- [Verilen Metin]

▽

Allah’a Yönelin! Mağfiret Ve Şefaat
Değerli okuyucular; Mağfiret ve şefaat günahların bağışlanması manasına gelse de Sahabe açısından tam olarak aynı şeydir değildir. Sahabe için günahların bağışlanması Allah ile ilişkilerinde mağfiret, Peygamber Efendimiz (S.A.V) ile ilişkilerinde şefaat adını alıyor, her ikisinde de günahları sevaba çevriliyor.
Peygamber Efendimiz (S.A.V)’in sahâbe hakkındaki Allah’a münacaatı.
-“Ya Rabbi! Onların günahlarını bir de benim sebebimle bağışla, onların resulünün sebebi ile bağışla. Allahû Tealâ’nın onların günahlarına benim için de mağfiret et.” ifadesi var.
Peygamber Efendimiz (S.A.V)’in dünya üzerinde vücut bulan bir işlemidir, kişinin günahlarının ikinci defa af edilmesi yani sevaba çevrilmesidir. Ve Peygamber Efendimiz (S.A.V)’le sahâbe arasındaki ilişkide bu olayın adı mağfiret değildir, bu olayın adı şefaattir. İnsanlar arasındaki bir müessese. Allah’a müracaat olunuyor, hem kendisine şefaat edilen günahlarının affı için dilekte bulunuyor hem de şefaat eden o şefaat ettiği kişilerin günahlarının affı için talepte bulunuyor ve günahlar affediliyor, şefaat hükmünde bir defa daha affediliyor.

△

- [Görev Talimatı] Verilen metinde "Peygamber Efendimiz (S.A.V)’in dünya" sözlerini içeren ifadeyle açılıp "defa daha affediliyor." ile kapanan bölümü hiç değiştirmeden yeniden yazın. Öğeler başka bir kaynaktan alınmıştır.

- [Veri Listesi]
▽

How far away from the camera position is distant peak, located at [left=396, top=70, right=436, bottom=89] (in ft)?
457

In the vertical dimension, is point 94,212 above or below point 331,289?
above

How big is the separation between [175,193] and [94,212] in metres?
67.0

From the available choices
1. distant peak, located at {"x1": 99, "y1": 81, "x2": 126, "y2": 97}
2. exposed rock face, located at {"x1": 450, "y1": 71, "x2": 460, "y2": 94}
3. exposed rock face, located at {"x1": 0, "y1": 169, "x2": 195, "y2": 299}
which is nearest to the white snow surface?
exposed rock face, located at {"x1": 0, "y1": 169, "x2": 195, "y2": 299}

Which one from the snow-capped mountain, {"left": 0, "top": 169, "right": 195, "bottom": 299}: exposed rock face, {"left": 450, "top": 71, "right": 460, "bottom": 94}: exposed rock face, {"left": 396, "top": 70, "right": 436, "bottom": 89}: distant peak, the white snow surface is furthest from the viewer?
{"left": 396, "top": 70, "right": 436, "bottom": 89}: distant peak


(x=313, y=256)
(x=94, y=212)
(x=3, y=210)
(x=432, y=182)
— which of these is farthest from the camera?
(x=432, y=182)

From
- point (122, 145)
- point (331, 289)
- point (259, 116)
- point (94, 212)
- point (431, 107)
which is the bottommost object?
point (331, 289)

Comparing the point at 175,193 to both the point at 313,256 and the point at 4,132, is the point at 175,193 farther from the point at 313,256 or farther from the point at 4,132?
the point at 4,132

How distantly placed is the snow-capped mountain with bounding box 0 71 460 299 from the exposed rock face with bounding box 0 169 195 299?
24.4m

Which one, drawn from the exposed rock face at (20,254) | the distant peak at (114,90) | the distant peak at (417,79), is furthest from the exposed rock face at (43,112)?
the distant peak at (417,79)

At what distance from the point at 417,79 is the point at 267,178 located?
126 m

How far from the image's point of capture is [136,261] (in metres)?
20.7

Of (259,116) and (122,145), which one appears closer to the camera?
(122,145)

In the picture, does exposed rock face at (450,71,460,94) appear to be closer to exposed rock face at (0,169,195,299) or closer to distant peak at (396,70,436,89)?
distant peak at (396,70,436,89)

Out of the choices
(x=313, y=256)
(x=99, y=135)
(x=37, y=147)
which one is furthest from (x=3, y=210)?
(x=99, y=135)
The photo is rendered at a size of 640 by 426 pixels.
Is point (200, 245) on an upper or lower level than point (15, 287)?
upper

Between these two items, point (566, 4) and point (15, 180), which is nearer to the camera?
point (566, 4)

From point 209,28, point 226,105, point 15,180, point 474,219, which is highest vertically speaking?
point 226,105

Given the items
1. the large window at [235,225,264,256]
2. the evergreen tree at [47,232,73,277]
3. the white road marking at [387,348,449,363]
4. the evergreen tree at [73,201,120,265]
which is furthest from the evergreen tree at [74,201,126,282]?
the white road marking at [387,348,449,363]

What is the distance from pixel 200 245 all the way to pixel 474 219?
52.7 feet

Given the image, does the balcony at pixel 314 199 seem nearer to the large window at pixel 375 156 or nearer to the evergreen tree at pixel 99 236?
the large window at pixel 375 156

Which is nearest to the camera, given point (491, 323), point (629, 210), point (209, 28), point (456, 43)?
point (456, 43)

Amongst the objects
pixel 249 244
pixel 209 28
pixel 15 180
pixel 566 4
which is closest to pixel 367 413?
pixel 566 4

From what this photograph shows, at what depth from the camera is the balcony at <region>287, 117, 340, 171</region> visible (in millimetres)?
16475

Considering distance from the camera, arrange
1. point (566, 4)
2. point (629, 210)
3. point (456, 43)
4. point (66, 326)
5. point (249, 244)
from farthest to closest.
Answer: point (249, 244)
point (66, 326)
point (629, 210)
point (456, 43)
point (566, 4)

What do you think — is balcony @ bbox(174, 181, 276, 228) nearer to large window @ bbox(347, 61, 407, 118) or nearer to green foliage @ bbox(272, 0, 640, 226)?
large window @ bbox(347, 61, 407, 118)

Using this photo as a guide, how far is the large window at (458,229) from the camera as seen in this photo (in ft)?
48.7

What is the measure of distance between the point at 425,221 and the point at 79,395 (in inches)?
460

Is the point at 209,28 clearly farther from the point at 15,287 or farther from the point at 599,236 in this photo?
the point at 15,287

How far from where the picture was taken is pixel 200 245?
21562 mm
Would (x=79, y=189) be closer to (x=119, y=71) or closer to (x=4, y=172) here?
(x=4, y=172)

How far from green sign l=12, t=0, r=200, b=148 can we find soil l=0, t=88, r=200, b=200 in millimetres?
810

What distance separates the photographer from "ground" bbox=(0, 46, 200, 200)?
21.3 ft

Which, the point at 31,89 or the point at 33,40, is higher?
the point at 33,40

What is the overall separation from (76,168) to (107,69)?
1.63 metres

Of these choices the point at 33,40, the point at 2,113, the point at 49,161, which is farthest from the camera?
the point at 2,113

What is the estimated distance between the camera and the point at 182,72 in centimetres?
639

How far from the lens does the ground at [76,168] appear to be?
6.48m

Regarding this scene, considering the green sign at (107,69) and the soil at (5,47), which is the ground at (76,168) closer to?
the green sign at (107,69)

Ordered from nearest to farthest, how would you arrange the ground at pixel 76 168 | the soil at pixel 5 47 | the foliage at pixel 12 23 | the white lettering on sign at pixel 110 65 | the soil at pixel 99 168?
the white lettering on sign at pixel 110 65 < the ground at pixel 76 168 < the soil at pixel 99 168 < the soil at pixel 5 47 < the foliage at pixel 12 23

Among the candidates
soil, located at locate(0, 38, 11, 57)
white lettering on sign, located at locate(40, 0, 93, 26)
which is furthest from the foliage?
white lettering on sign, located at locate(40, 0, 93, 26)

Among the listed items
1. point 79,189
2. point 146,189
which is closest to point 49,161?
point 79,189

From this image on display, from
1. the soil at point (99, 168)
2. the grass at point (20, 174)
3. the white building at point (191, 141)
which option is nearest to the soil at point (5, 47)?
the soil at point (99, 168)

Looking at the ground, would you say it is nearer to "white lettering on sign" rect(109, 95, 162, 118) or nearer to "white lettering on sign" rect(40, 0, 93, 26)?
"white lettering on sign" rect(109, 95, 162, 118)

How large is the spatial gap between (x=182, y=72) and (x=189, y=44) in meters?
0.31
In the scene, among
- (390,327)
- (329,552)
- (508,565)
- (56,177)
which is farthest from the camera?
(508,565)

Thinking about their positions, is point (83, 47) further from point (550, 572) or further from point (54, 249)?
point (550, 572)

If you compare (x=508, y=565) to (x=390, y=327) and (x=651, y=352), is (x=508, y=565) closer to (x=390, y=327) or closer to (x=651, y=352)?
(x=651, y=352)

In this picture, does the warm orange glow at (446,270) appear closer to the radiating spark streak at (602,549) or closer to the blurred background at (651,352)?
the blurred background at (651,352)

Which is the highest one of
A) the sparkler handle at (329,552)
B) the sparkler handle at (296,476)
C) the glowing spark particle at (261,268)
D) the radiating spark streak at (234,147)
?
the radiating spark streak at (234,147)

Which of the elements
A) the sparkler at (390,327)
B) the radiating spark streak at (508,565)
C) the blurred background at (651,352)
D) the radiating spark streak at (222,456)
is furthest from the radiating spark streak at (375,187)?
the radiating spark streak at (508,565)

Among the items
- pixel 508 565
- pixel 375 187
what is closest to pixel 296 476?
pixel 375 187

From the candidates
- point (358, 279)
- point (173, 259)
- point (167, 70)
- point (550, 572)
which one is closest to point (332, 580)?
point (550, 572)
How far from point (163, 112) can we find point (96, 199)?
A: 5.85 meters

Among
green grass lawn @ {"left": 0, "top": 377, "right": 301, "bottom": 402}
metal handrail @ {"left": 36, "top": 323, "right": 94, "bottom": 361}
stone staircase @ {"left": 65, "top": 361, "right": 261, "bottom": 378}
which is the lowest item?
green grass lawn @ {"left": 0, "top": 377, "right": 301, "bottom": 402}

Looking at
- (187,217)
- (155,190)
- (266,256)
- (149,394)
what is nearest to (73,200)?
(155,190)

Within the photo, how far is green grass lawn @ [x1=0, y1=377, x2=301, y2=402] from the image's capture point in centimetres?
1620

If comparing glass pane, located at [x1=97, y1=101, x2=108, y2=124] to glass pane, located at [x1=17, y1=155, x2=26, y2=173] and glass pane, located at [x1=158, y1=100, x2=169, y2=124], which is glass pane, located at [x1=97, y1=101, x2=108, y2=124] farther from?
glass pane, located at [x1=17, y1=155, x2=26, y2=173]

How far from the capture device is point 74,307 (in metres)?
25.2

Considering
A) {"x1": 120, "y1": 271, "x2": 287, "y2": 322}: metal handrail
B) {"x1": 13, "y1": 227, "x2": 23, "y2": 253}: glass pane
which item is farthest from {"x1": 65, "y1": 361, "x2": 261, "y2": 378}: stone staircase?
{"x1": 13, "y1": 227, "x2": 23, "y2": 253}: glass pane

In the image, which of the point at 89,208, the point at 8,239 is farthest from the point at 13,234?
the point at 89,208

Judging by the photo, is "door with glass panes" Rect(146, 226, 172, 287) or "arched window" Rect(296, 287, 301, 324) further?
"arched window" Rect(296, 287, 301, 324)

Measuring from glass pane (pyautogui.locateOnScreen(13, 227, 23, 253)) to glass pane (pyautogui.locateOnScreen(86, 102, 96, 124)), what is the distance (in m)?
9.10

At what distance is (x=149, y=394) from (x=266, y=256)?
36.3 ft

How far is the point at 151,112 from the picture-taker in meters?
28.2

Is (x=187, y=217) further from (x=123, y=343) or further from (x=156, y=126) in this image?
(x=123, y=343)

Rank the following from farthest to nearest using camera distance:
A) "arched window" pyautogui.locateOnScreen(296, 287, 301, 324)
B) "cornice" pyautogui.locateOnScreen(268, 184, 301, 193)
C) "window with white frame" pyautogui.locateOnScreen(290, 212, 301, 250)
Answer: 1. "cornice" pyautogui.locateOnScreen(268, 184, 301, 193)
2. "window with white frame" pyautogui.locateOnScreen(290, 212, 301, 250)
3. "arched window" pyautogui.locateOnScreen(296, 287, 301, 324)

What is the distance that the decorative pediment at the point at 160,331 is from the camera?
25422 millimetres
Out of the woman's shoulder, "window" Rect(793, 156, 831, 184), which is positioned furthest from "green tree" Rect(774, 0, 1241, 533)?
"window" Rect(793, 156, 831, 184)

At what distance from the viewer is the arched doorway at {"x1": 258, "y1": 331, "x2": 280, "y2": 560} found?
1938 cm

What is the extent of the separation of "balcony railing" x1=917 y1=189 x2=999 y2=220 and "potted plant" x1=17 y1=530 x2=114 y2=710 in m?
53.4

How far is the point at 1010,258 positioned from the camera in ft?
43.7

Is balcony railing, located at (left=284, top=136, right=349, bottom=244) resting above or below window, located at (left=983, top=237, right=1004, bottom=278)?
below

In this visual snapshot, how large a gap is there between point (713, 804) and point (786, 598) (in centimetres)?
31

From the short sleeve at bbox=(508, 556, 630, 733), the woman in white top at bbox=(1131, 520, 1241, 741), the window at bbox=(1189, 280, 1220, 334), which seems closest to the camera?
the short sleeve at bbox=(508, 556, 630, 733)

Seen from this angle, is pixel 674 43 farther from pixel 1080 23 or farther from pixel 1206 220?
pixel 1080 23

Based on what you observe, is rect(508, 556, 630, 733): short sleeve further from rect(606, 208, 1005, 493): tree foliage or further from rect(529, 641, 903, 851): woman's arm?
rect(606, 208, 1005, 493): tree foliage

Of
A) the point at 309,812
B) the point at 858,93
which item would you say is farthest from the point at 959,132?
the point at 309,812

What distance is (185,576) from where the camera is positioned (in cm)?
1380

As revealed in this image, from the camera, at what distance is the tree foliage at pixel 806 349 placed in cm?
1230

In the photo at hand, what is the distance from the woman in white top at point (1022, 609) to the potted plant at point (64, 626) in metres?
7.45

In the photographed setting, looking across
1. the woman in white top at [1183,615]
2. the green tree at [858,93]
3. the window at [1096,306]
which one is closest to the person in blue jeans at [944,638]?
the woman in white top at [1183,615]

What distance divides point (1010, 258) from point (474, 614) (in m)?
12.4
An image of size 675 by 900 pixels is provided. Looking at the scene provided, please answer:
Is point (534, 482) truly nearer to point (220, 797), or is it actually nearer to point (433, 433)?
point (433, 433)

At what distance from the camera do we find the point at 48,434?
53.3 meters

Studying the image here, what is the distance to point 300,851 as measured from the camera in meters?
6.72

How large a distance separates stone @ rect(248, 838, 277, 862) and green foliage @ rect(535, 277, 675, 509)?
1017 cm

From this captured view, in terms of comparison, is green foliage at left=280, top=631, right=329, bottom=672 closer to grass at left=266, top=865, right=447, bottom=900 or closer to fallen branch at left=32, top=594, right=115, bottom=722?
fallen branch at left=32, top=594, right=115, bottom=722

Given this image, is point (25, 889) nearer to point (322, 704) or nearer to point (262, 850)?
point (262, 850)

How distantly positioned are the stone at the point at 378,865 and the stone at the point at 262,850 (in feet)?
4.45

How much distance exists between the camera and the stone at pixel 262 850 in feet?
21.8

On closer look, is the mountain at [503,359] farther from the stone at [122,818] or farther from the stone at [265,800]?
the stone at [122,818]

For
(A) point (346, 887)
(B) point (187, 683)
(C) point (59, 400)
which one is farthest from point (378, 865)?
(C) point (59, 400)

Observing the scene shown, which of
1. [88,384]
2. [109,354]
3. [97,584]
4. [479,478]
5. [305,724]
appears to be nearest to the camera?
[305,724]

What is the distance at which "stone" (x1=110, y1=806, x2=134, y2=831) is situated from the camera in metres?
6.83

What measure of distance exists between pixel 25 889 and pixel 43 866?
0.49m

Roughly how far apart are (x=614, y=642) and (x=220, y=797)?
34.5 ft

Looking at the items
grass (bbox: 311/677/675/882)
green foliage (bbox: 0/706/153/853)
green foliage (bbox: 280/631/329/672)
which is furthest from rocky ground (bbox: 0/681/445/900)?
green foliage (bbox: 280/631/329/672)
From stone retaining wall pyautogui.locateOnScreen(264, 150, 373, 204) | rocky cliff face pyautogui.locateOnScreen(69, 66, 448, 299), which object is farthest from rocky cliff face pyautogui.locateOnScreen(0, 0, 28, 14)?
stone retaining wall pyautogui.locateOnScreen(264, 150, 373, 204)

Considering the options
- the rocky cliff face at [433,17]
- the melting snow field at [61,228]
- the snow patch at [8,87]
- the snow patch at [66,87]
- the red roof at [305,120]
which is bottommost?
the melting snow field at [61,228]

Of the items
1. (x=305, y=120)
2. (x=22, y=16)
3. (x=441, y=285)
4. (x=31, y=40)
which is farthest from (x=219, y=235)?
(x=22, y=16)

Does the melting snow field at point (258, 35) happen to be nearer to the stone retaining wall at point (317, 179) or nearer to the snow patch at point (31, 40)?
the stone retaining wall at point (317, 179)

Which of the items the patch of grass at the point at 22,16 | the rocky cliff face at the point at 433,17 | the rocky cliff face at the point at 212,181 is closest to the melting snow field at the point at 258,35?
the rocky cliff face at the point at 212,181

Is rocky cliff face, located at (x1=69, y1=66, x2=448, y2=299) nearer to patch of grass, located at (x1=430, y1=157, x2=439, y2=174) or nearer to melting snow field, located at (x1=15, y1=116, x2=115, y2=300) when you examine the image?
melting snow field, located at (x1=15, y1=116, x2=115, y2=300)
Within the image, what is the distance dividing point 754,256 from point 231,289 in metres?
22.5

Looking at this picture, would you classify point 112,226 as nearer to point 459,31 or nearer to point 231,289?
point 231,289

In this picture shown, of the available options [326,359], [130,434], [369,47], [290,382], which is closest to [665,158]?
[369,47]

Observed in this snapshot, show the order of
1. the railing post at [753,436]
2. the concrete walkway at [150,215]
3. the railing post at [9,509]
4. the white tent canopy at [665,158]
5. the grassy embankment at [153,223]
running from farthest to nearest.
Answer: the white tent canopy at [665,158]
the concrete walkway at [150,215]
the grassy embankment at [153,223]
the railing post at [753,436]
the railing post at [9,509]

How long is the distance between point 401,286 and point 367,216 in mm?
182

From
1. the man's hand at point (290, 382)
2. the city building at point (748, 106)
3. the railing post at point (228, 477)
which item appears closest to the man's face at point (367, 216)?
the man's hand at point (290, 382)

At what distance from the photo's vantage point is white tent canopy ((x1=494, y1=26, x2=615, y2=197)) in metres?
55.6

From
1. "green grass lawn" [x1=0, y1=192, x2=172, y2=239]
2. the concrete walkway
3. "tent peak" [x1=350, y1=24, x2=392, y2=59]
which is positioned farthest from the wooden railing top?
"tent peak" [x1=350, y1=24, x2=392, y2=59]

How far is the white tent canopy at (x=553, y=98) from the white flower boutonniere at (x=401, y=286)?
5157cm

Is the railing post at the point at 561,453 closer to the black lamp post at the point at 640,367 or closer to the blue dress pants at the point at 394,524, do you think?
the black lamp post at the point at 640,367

△

- [Çözüm Aşağıda]
Peygamber Efendimiz (S.A.V)’in dünya üzerinde vücut bulan bir işlemidir, kişinin günahlarının ikinci defa af edilmesi yani sevaba çevrilmesidir. Ve Peygamber Efendimiz (S.A.V)’le sahâbe arasındaki ilişkide bu olayın adı mağfiret değildir, bu olayın adı şefaattir. İnsanlar arasındaki bir müessese. Allah’a müracaat olunuyor, hem kendisine şefaat edilen günahlarının affı için dilekte bulunuyor hem de şefaat eden o şefaat ettiği kişilerin günahlarının affı için talepte bulunuyor ve günahlar affediliyor, şefaat hükmünde bir defa daha affediliyor.